With respect to corporate leadership, it is becoming increasingly important to have a voice in the C-suite that champions privacy and understands how a company collects and uses data. While the chief information officer (CIO) of an enterprise often understands the technical aspects of the company’s IT infrastructure, the CPO can go beyond just the technology to truly understand how the information is collected, stored and utilized.

Avoiding Interruptions to Business Operations

Lastly, interruptions to business operations can be very expensive. Even if the operations of a business are not interrupted entirely, privacy concerns can have a real impact on the ability of a business to sell to consumers, as well as a tremendous impact on the overall bottom line.

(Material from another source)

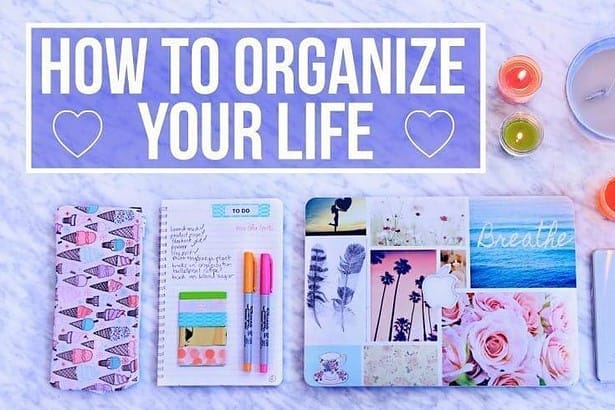 Best Guide On How To Organize Your Life 3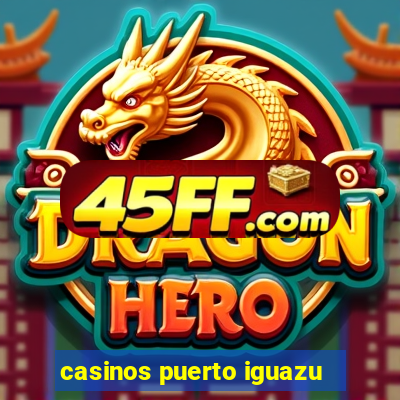 casinos puerto iguazu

Facebook, Equifax and Target are all examples of how data breaches or the misuse of information contributed to a negative impact on the company’s bottom line.

Additionally, privacy issues and data breaches can result in increased regulatory and legal scrutiny for companies, along with legal liability from lawsuits and the tarnishing of the brand.

Therefore, it is increasingly important for companies to have someone in the privacy role to ensure the company is doing all it can to safeguard the privacy and protection of data —particularly consumer data.

Accordingly, CPOs are being looked at as a necessary and vital role in order to protect and utilize such data.

Conclusion : The internet of things has created tremendous opportunities for businesses to provide new and innovative services to consumers. It has also created and allowed for the collection and use of tremendous volumes of information about those consumers, including their lifestyle, spending, health and other habits. It is this tremendous volume of deeply personal information that has led to both consumers and governments increasingly becoming more vigilant about how companies collect and use data.